Harlow's comedy skills are not at all diminished by the top-notch cast in Libeled Lady  from 1936. Harlow plays the continually-postponed bride of editor, Spencer Tracy, who persuades her to pretend to be married to William Powell in a scheme to get heiress, Myrna Loy, to retract a 5 million-dollar lawsuit for libel. It gets even more complicated than it sounds. And funny. Directed by Jack Conway.




Can't overlook 2 funny ladies:  Eve Arden in Doughgirls,(1944) is worth a look just to see her as Sgt. Natalia Moskoroff, a hoot of a  Russian soldier forced to share quarters in wartime Washington with an all-star cast. 

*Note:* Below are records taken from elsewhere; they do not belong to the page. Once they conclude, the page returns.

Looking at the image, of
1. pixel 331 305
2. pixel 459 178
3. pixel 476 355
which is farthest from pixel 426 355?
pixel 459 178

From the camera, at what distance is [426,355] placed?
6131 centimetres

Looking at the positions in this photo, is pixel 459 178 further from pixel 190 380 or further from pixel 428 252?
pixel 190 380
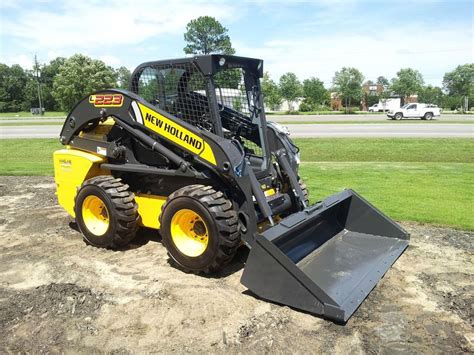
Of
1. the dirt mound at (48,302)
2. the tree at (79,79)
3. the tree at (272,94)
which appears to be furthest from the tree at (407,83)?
the dirt mound at (48,302)

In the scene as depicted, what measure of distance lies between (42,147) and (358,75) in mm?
43026

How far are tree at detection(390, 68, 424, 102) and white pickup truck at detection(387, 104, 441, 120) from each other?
30595 mm

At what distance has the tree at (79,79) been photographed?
43.5 m

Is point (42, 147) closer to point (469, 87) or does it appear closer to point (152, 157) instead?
point (152, 157)

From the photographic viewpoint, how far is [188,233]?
15.6 feet

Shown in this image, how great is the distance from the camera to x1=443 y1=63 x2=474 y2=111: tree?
58.9m

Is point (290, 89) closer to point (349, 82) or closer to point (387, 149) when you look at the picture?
point (349, 82)

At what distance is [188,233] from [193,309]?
1010 millimetres

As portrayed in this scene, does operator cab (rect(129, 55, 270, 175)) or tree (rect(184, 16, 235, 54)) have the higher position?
tree (rect(184, 16, 235, 54))

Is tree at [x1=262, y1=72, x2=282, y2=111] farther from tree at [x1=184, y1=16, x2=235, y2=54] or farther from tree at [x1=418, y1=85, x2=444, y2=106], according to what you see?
tree at [x1=418, y1=85, x2=444, y2=106]

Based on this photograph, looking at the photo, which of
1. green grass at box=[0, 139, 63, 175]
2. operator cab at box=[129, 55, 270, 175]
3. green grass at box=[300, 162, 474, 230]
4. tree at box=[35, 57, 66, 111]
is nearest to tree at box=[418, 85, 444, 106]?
tree at box=[35, 57, 66, 111]

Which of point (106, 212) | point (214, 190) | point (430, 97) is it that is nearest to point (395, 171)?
point (214, 190)

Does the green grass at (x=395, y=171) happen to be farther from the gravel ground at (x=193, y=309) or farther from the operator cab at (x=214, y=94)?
the operator cab at (x=214, y=94)

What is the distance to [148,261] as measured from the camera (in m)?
5.10
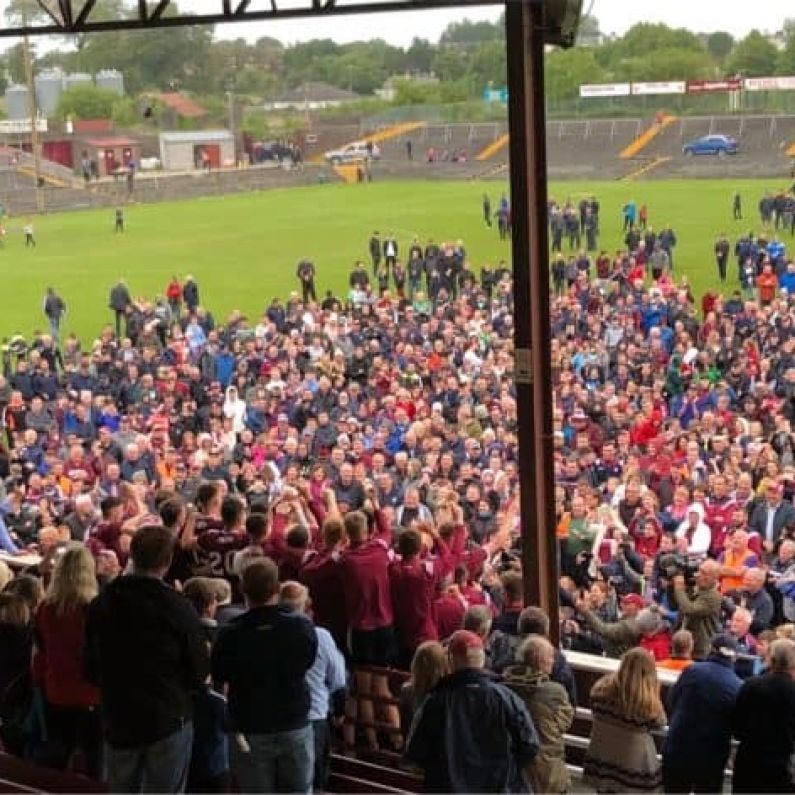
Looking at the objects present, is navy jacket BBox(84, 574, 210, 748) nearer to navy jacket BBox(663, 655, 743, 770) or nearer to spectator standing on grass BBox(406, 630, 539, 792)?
spectator standing on grass BBox(406, 630, 539, 792)

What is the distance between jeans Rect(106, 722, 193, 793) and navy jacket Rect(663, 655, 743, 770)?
152 centimetres

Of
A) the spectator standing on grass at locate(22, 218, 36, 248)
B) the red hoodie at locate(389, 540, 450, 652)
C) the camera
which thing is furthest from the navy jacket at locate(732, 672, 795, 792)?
the spectator standing on grass at locate(22, 218, 36, 248)

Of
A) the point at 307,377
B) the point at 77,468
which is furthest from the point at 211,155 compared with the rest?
the point at 77,468

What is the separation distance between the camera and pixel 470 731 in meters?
3.62

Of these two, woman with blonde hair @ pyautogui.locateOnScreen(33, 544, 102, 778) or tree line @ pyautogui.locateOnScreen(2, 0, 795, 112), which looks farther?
tree line @ pyautogui.locateOnScreen(2, 0, 795, 112)

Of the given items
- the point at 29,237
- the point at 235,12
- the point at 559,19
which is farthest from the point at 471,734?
the point at 29,237

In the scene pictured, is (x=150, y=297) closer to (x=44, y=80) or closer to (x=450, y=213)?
(x=450, y=213)

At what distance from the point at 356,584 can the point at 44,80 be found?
48874 mm

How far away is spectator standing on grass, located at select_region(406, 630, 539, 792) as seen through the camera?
362 cm

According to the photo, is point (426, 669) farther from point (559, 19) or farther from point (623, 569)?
point (623, 569)

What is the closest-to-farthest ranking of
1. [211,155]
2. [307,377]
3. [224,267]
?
1. [307,377]
2. [224,267]
3. [211,155]

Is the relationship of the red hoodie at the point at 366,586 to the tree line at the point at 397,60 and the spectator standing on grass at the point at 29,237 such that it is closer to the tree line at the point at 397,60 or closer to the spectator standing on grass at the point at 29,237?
the spectator standing on grass at the point at 29,237

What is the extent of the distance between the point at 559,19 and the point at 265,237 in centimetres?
3416

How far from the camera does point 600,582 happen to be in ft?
25.1
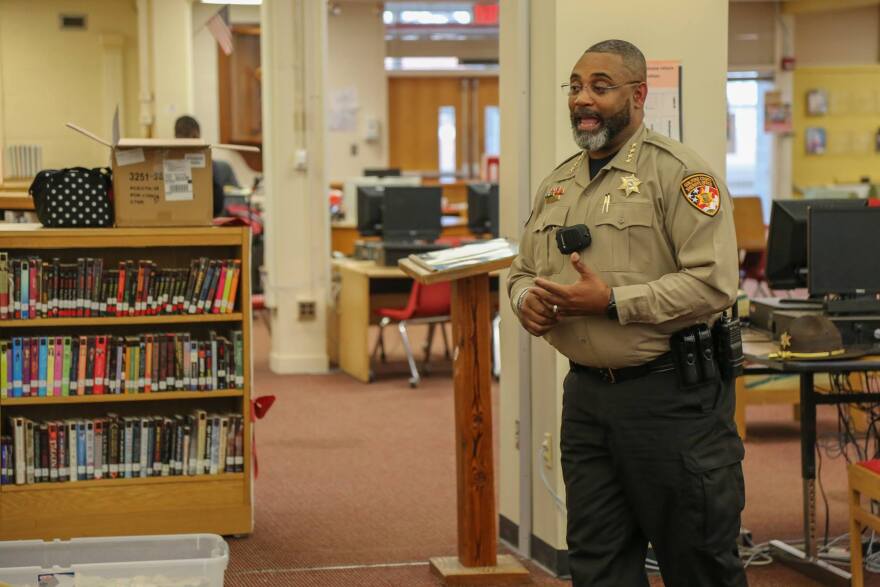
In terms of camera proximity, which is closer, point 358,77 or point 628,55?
point 628,55

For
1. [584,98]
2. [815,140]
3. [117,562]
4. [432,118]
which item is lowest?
[117,562]

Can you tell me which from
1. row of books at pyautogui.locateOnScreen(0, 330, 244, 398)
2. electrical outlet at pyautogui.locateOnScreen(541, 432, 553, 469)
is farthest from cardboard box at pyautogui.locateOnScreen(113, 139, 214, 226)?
electrical outlet at pyautogui.locateOnScreen(541, 432, 553, 469)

In Tea for Two (1950) she perfects the wisecracking character, tossing off one-liners in that droll voice, as Doris Day’s best friend, that she displayed in The Kid from Brooklyn 1946, the early Danny Kaye film.  

 






Lucille Ball, who most people associate with the most iconic TV comedy, had an unusual film career – and not always funny. She had a few good lines in star-studded Stage Door (1937) but I think one of her best roles was not in a comedy. In Without Love  (1945), the stars are
Hepburn and Tracy, but in a supporting role, she has some good lines and delivers them in a sophisticated tone. Watching, one feels that it was too bad that she was not given more of this kind of role.


Ball is probably at her comic best in Easy to Wed from 1946, a remake of Libeled Lady, --  a good comic performance by Ball even though the film is nowhere near as good as the original.

 





Need to mention one other film star who made us laugh and at the same time took herself seriously enough so that at one time she was the highest paid woman in the U.S. (1936), and basically saved Paramount studios from going under.  I’m speaking, of course, of Mae West. She adapted the plays she wrote to film, so most of her lines were her own. Her innuendos eventually brought on the censors and she used tone and expression with more discreet lines that slipped by the censors but somehow sounded risqué.  Her mission was to ridicule puritanical society and although she only made 12 films, she made an impact, her one-liners still quoted often because she was very much ahead of her time. Probably, her best work in film, She Done Him Wrong , directed by Lowell Sherman, and I’m No Angel (When I’m good, I’m very good, but when I’m bad, I’m better), directed by Wesley Ruggles, both written by West from 1933.

 

A few of her best lines:

 Ya know it was a toss-up whether I go in for diamonds or sing in the choir.  The choir lost.  

Goodness had nothing to do with it. (Goodness, what beautiful diamonds!)

His mother should have thrown him away and kept the stork.

 A woman in love can't be reasonable -- or she probably wouldn't be in love.

To err is human - but it feels divine. 

JUDGE: Are you trying to show contempt for this court? MAE WEST: I was doin' my best to hide it. 

She's the kind of girl who climbed the ladder of success wrong by wrong.

I generally avoid temptation unless I can't resist it.

Between two evils, I always pick the one I never tried before.

Those who are easily shocked should be shocked more often.

Too much of a good thing can be wonderful.

I used to be Snow White, but I drifted.